Manufacturing Productivity Growth Rate In U.S. Slows

Although productivity growth in U.S. manufacturing advanced at a respectable seasonally adjusted annual rate of 3.9% from January through March of this year, that figure was significantly below the 6.3% growth rate during the final quarter of 2004. Productivity is a measure of output per hour worked.

Output among U.S. manufacturers increased 3.3% during the first quarter of 2005 and hours worked fell seven-tenths percent, marking the fourth consecutive quarter that output in manufacturing has risen and hours have fallen, the U.S. Labor Department reported on May 5.

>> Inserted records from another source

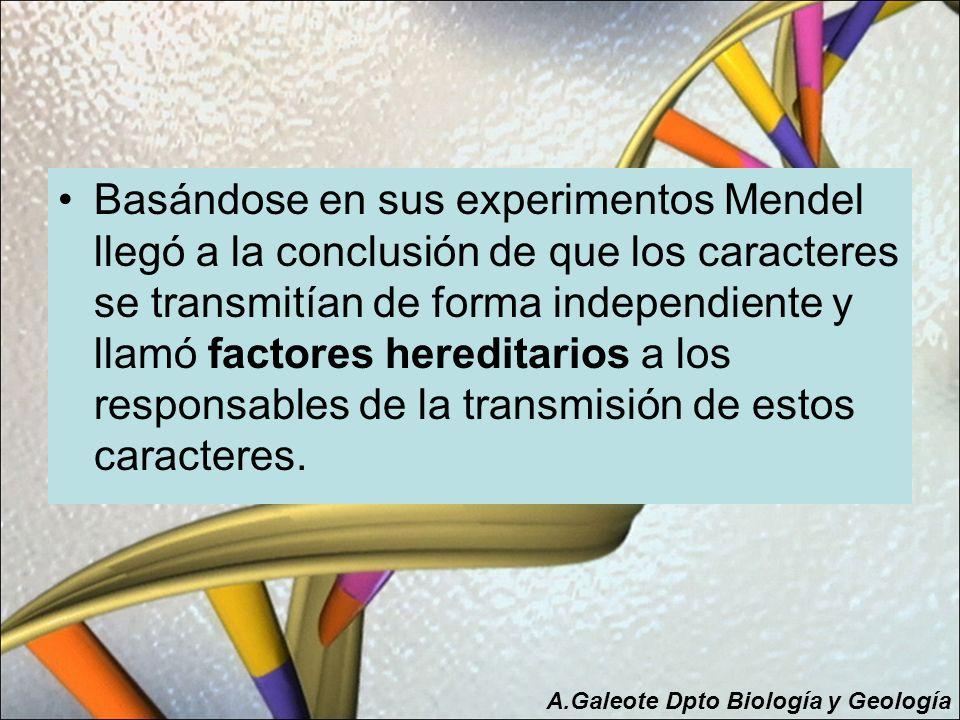 Basándose en sus experimentos Mendel llegó a la conclusión de que los caracteres se transmitían de forma independiente y llamó factores hereditarios a los responsables de la transmisión de estos caracteres.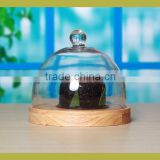 Glass cupcake stand with dome cover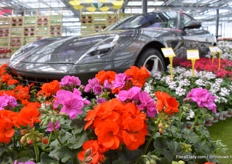 Some beautiful flowers, these are the Trend Red Scarlet and the Medio Amethyst. You'll almost miss the Ferrari in the background.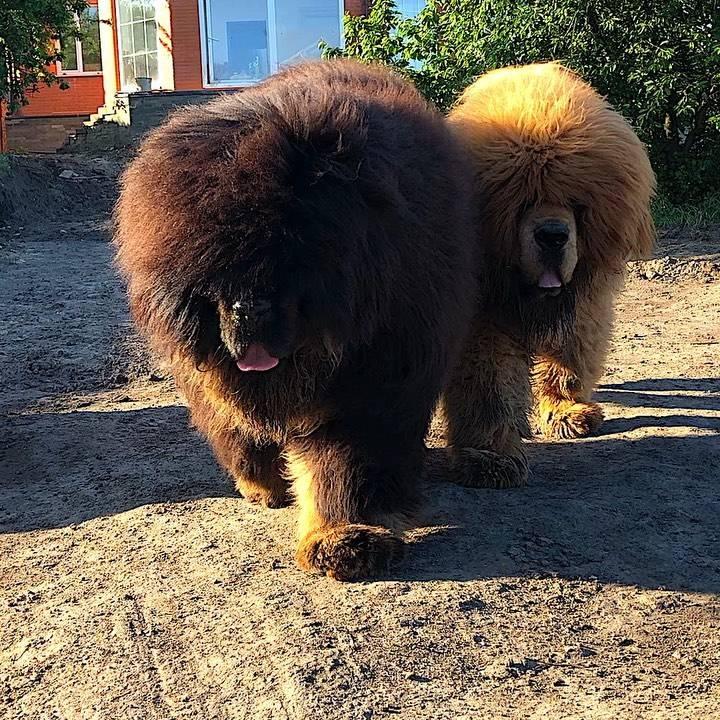 Самый большой и дорогой тибетский мастиф в мире: фото с человеком и видео крупной собаки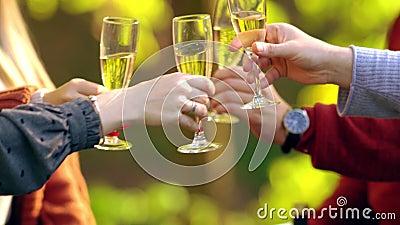Vier mensen juichen wijn toe stock footage
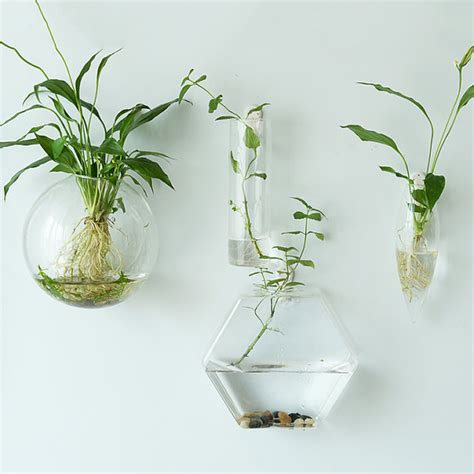 vasi da appendere vasi in vetro fito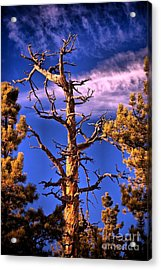 The Lurker Acrylic Print by Charles Dobbs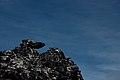 Table Mountain - panoramio (10).jpg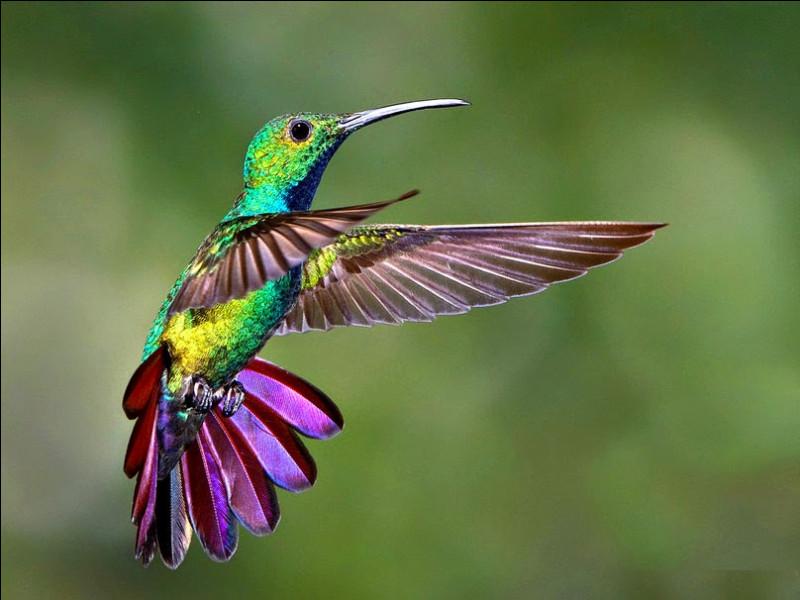 Identifiez le cri du colibri.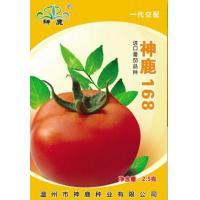 Cheap Holy Deer168- Tomato Seed for sale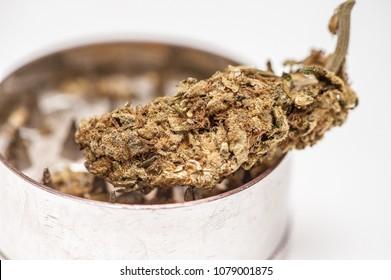 Cannabis sativa in grinder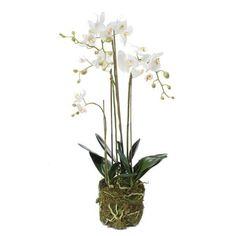 Orkide plante med mos, 80 cm. - hvid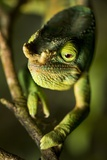 Parson's Chameleon, Andasibe-Mantadia National Park, Madagascar Photographic Print by Paul Souders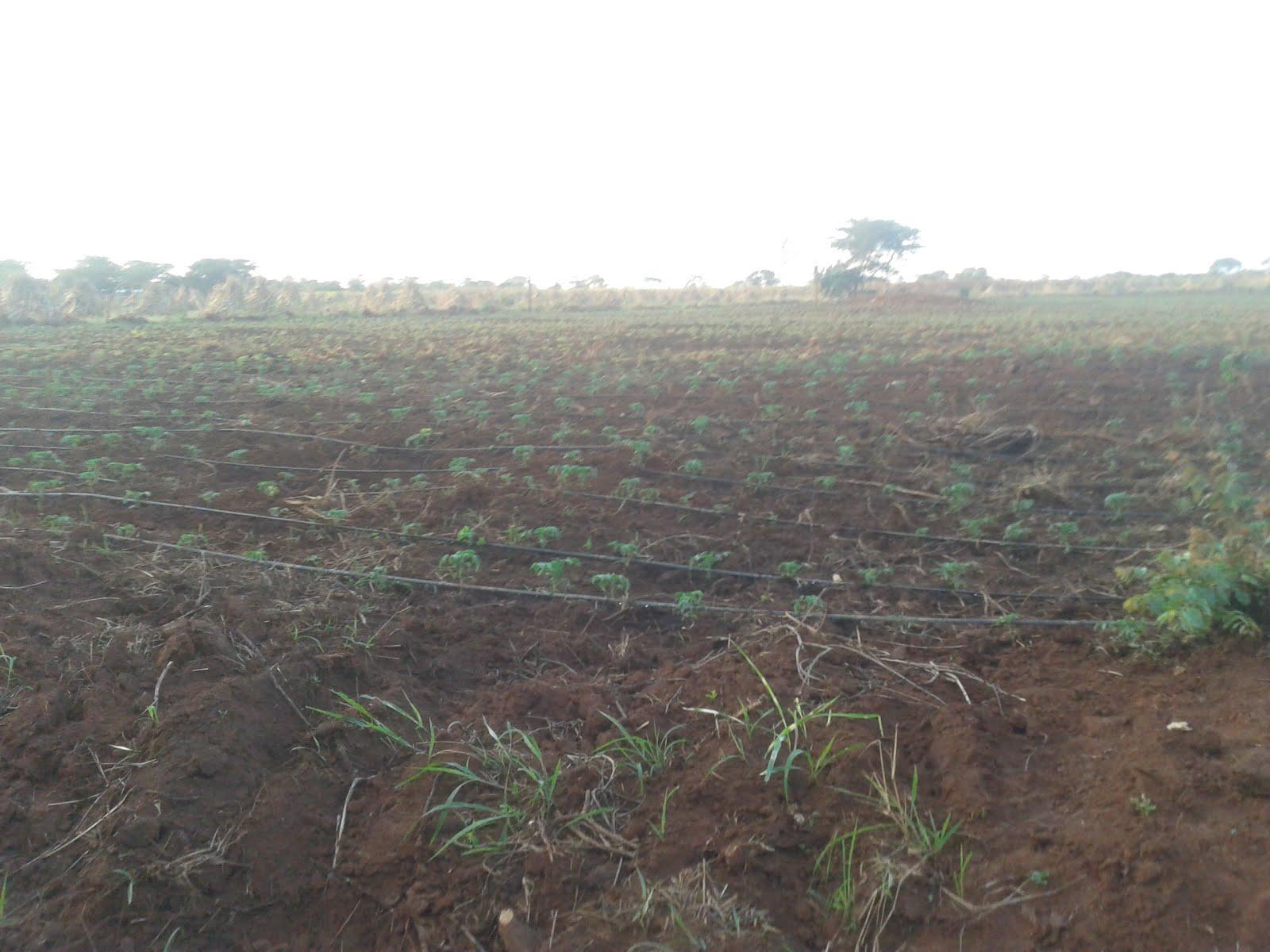 Farm - Lusaka West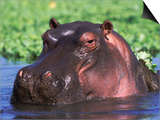Hippopotamus Head Above Water, Kruger National Park, South Africa Prints by Tony Heald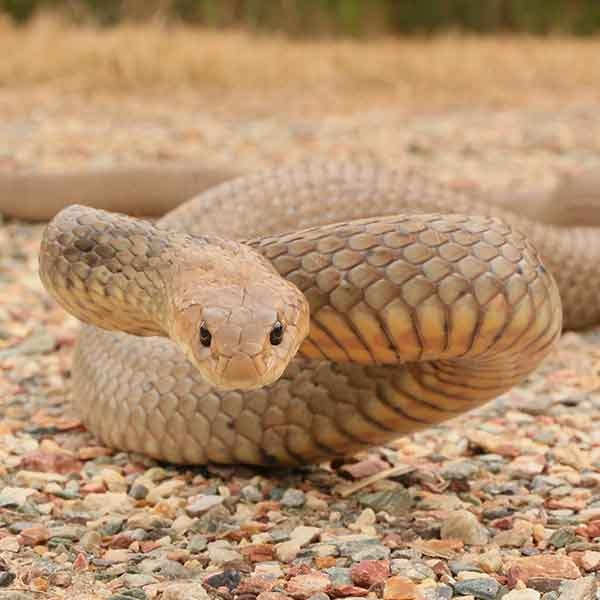 Contact South East Reptile Relocations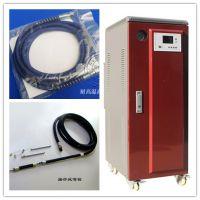 12KW小型电蒸汽清洗机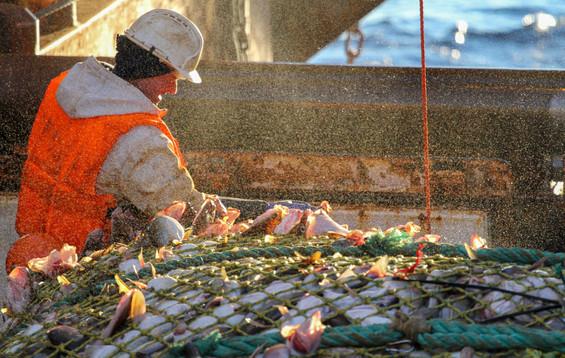 Рыболовный траулер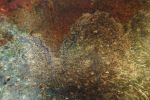 Texture 13 by obsession-stock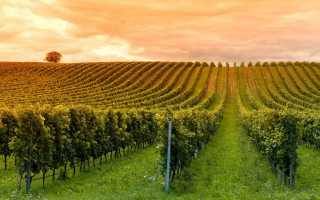 Формировка винограда с первого года и в последующие годы: лучшие способы и виды, схемы, выращивание и дальнейший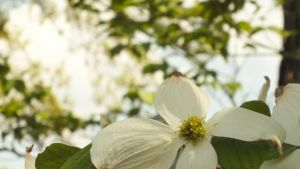 Point State Park White Flowers by mjb1225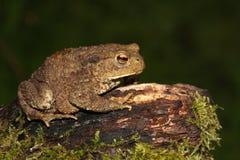 Общее bufo bufo жабы Стоковые Изображения RF
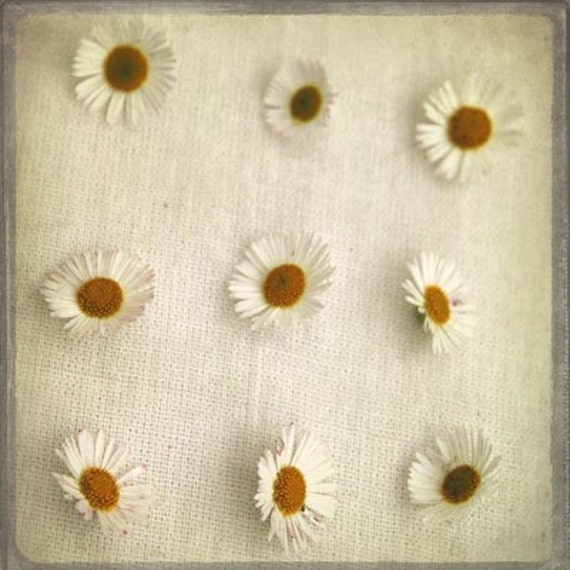 The Collection Number IX - Photography - Daisy Daisies - Cream White Yellow Golden Mustard Gray - Natural History - Spring Flower Blossom
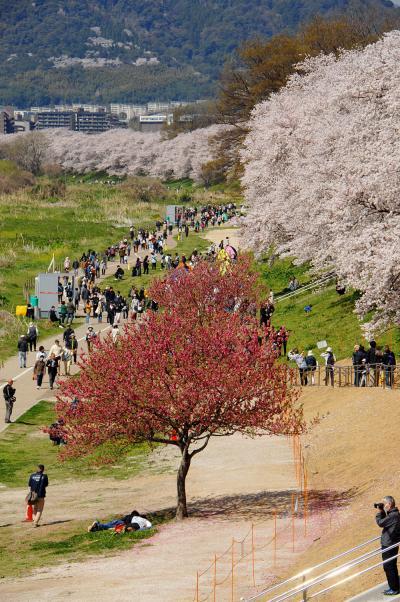 2018年八幡桜だより06・背割堤桜並木3-後編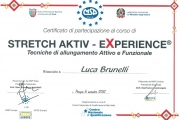2011-11 Stretch activ-experience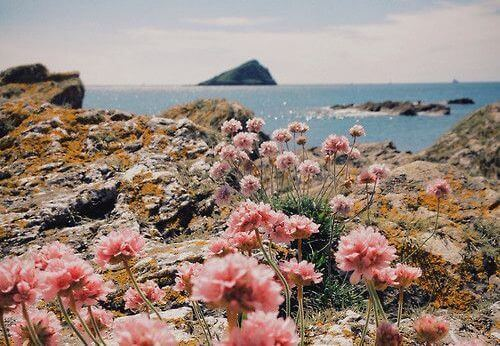 2-island-flowers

As output increased 5.8% and hours decreased four-tenths of a percent, productivity increased at a 6.3% rate among durable goods manufacturers, the makers of airplanes, autos and appliances whose products are designed to last more than three years. Productivity grew a much-slower 1.3% among producers of durable goods, as output increased just three-tenths of a percentage point and hours fell 1%.

In the broader nonfarm business sector of the U.S. economy, which includes manufacturing, productivity increased at a 2.6% annual rate during the first quarter of this year, as output grew 3.6% and hours increased 1%.

"As expected, the manufacturing sector's more solid 3.9% productivity increase outpaced the rest of the economy," says a pleased David Huether, chief economist at the National Association of Manufacturers, Washington, D.C. "In fact, my analysis shows that manufacturing has accounted for roughly 30% of our overall economy's productivity gains during the last 15 years," he relates. "If manufacturing maintains this impressive pace of productivity gains, we could begin to see more sizable increases in industrial employment later this year as our economy works past its current, high-energy-price-induced soft patch."

Meanwhile, Merrill Lynch & Co.'s economists note "less welcome news" that unit labor costs in the nonfarm business sector grew 2.2% during the first quarter, up from 1.7% in the final quarter of 2004. Nevertheless, they seem to be adopting a phrase from the iconic "Hitchhiker's Guide to the Galaxy": Don't Panic. "While unit labor costs were on the high side, we don't expect this to mark the beginning of a trend since the slowdown in economic growth on the horizon will keep a lid on compensation," Merrill says.

Unit labor costs in manufacturing grew nine-tenths of a percent during the first quarter, just slightly above their eight-tenths gain in the final quarter of 2004 and, figures the NAM's Huether, "about two-thirds slower than the prior six months."